# EXERCISE OBJECTIVE:
In the answer, each entry below appears exactly as given, and no picture appears at all.

=== RECORDS TO USE ===

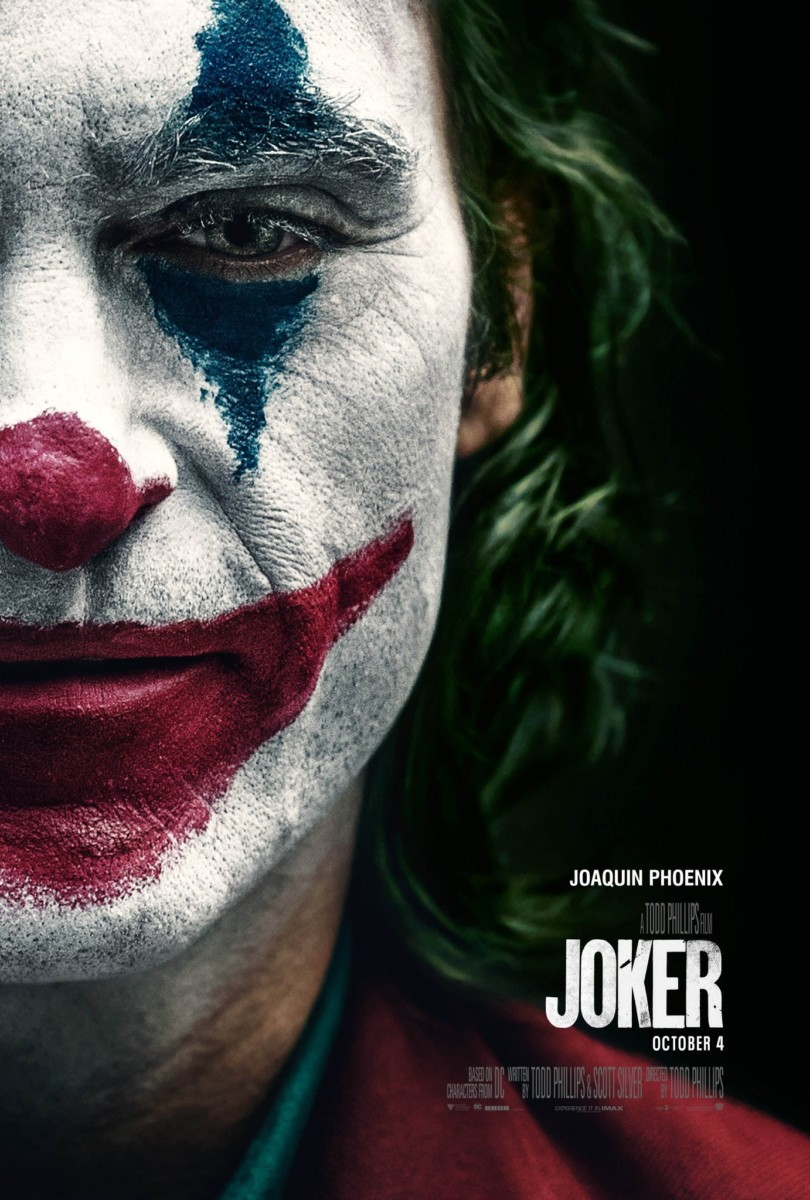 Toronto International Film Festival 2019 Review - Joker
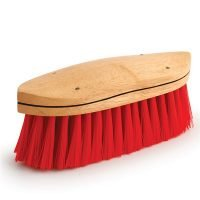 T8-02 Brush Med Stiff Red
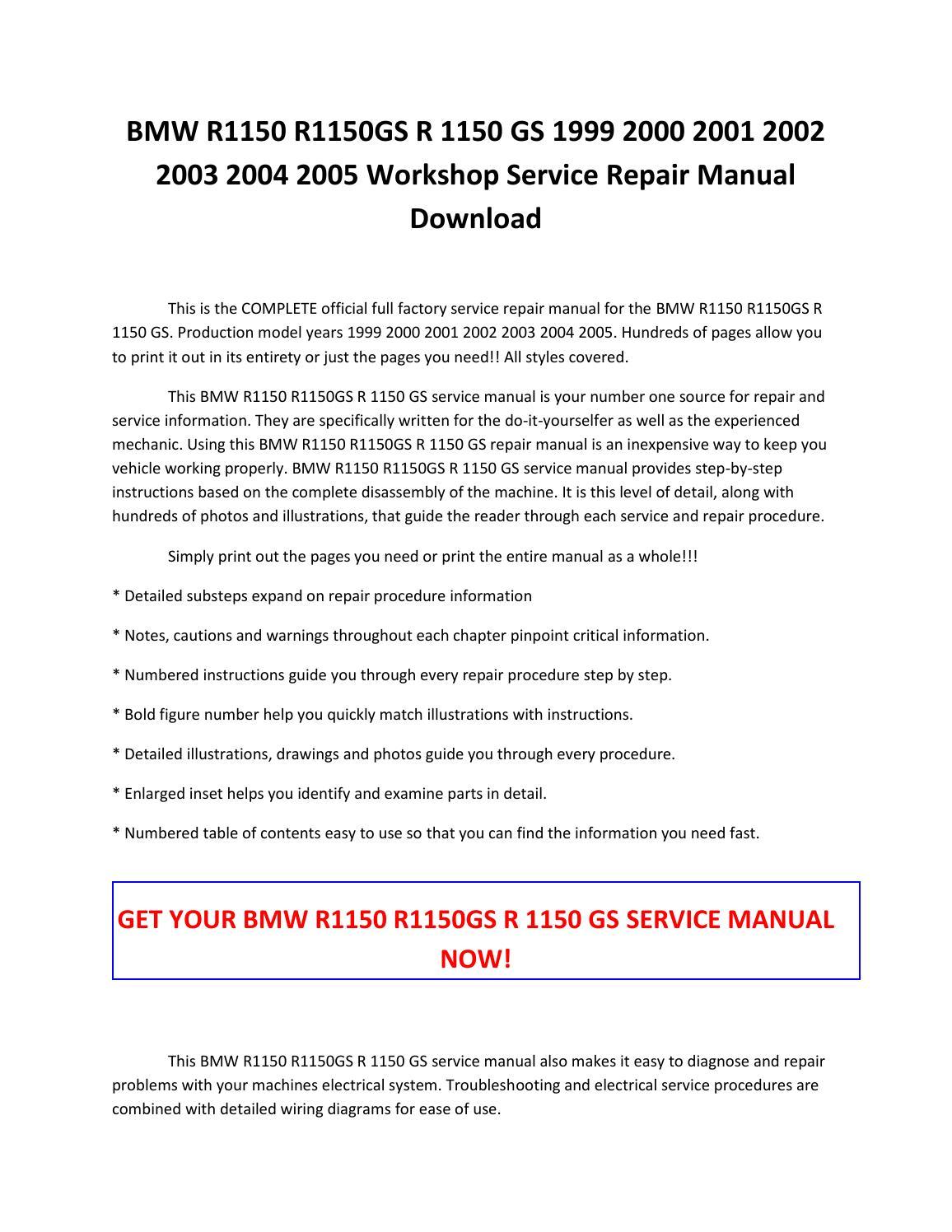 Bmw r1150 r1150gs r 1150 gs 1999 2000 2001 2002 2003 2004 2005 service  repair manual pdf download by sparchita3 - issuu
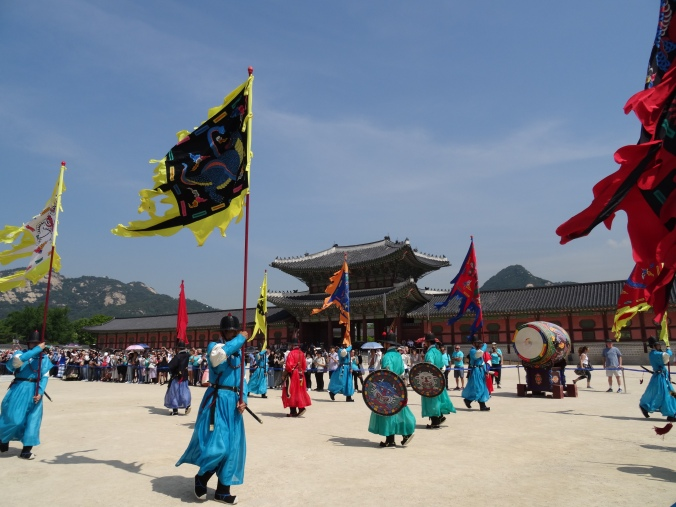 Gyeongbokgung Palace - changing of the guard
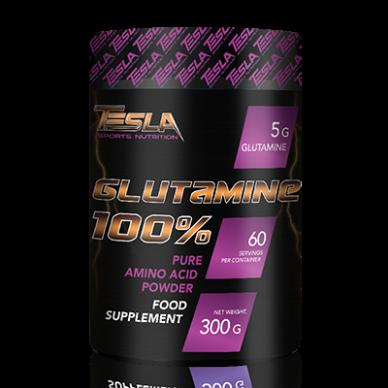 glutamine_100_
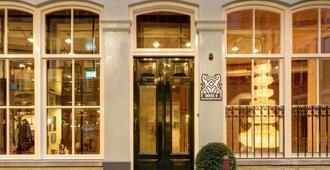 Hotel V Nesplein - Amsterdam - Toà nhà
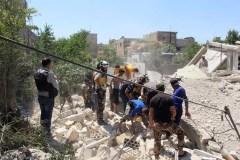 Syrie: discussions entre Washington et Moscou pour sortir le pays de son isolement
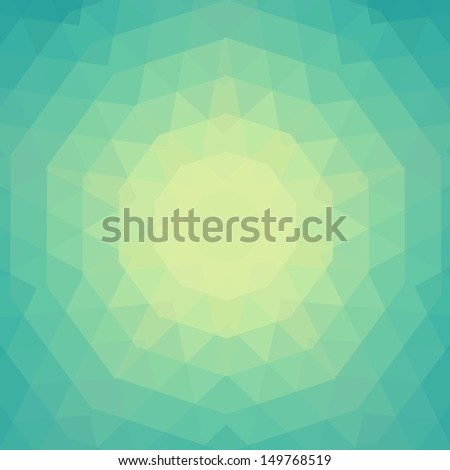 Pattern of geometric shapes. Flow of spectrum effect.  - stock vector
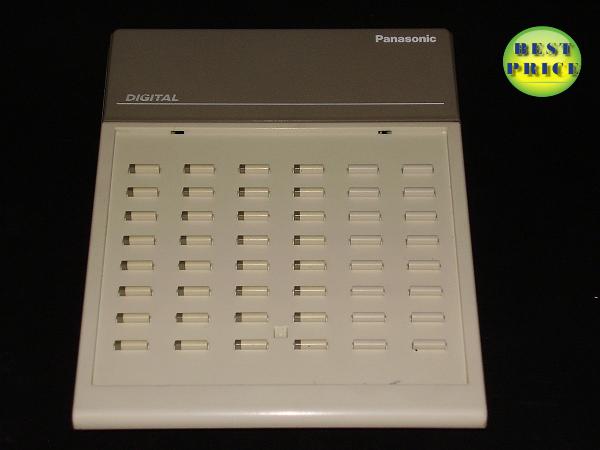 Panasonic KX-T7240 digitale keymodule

===

# SOLUTION TO THIS TASK:
 Toronto International Film Festival 2019 Review - Joker
 T8-02 Brush Med Stiff Red
 Bmw r1150 r1150gs r 1150 gs 1999 2000 2001 2002 2003 2004 2005 service  repair manual pdf download by sparchita3 - issuu
 Gyeongbokgung Palace - changing of the guard
 glutamine_100_
 Hotel V Nesplein - Amsterdam - Toà nhà
 Syrie: discussions entre Washington et Moscou pour sortir le pays de son isolement
 Pattern of geometric shapes. Flow of spectrum effect.  - stock vector
 Panasonic KX-T7240 digitale keymodule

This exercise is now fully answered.